Design/methodology/approach
The authors collected 1,306 articles and 54,020 references from the Web of Science (WoS) database and performed co-citation analysis to explore the core knowledge of BI; 52 highly cited articles were identified. The authors also performed factor and cluster analyses to organize this core knowledge and compared the results of these analyses.
Findings
The factor analysis based on the co-citation matrix revealed seven key factors of the core knowledge of BI: big data analytics, BI benefits and success, organizational capabilities and performance, information technology (IT) acceptance and measurement, information and business analytics, social media text analytics, and the development of BI. The cluster analysis revealed six categories: IT acceptance and measurement, BI success and measurement, organizational capabilities and performance, big data-enabled business value, social media text analytics, and BI system (BIS) and analytics. These results suggest that numerous research topics related to big data are emerging.
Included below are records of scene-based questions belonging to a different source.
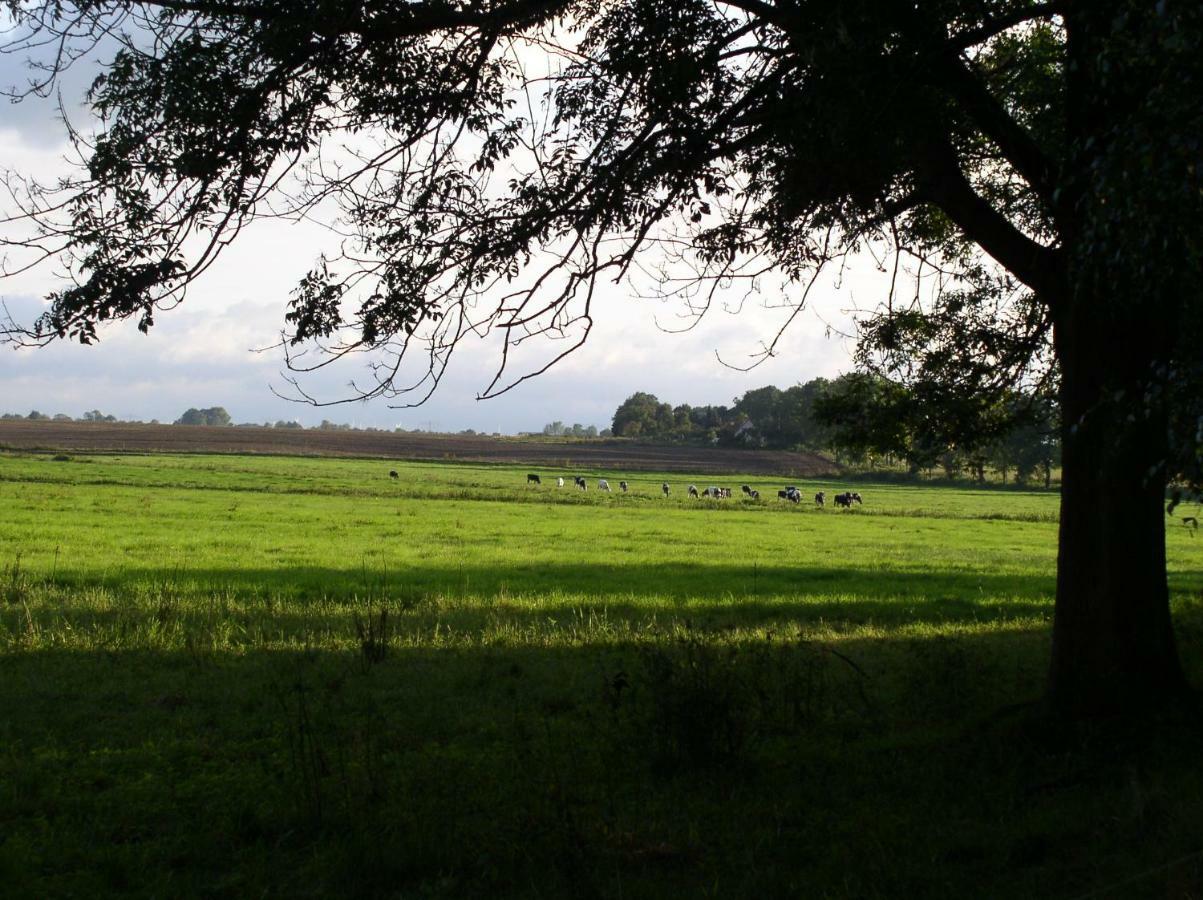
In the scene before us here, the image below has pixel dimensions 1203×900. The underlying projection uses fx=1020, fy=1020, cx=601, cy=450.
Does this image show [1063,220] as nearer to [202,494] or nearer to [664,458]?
[202,494]

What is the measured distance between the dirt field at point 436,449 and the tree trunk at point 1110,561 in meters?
93.6

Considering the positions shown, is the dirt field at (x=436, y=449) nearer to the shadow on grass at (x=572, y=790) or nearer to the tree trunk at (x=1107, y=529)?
the shadow on grass at (x=572, y=790)

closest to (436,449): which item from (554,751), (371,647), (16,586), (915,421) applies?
(16,586)

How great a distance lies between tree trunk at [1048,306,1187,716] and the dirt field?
307ft

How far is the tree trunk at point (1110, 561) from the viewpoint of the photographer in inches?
311

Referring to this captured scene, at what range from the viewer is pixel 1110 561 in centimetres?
796

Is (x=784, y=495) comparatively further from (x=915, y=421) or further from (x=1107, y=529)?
(x=1107, y=529)

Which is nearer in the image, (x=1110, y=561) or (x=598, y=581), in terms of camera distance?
(x=1110, y=561)

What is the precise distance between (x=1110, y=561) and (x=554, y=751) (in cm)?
463

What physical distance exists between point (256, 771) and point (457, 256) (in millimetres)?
4427

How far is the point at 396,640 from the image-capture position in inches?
530

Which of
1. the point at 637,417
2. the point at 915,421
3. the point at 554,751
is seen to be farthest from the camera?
the point at 637,417

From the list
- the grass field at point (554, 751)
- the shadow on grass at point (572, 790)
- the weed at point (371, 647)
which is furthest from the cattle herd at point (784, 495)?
the shadow on grass at point (572, 790)

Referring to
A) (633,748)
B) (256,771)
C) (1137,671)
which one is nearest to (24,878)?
(256,771)
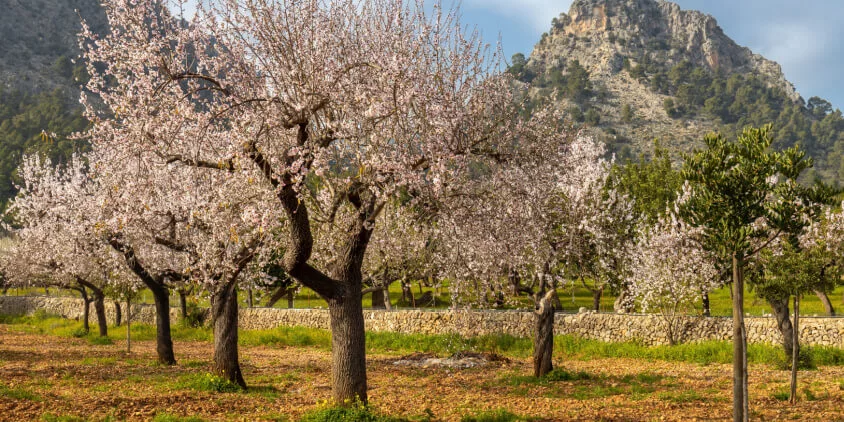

Research limitations/implications
The core knowledge of BI revealed in this study can help researchers understand BI, save time, and explore new problems. The study has three limitations that researchers should consider: the time lag of co-citation analysis, the difference between two analytical methods, and the changing nature of research over time. Researchers should consider these limitations in future studies.
Originality/value
This study systematically explores the extent to which scholars of business have researched and understand BI. To the best of the authors’ knowledge, this is one of the first studies to outline the core knowledge of BI and identify emerging opportunities for research in the field.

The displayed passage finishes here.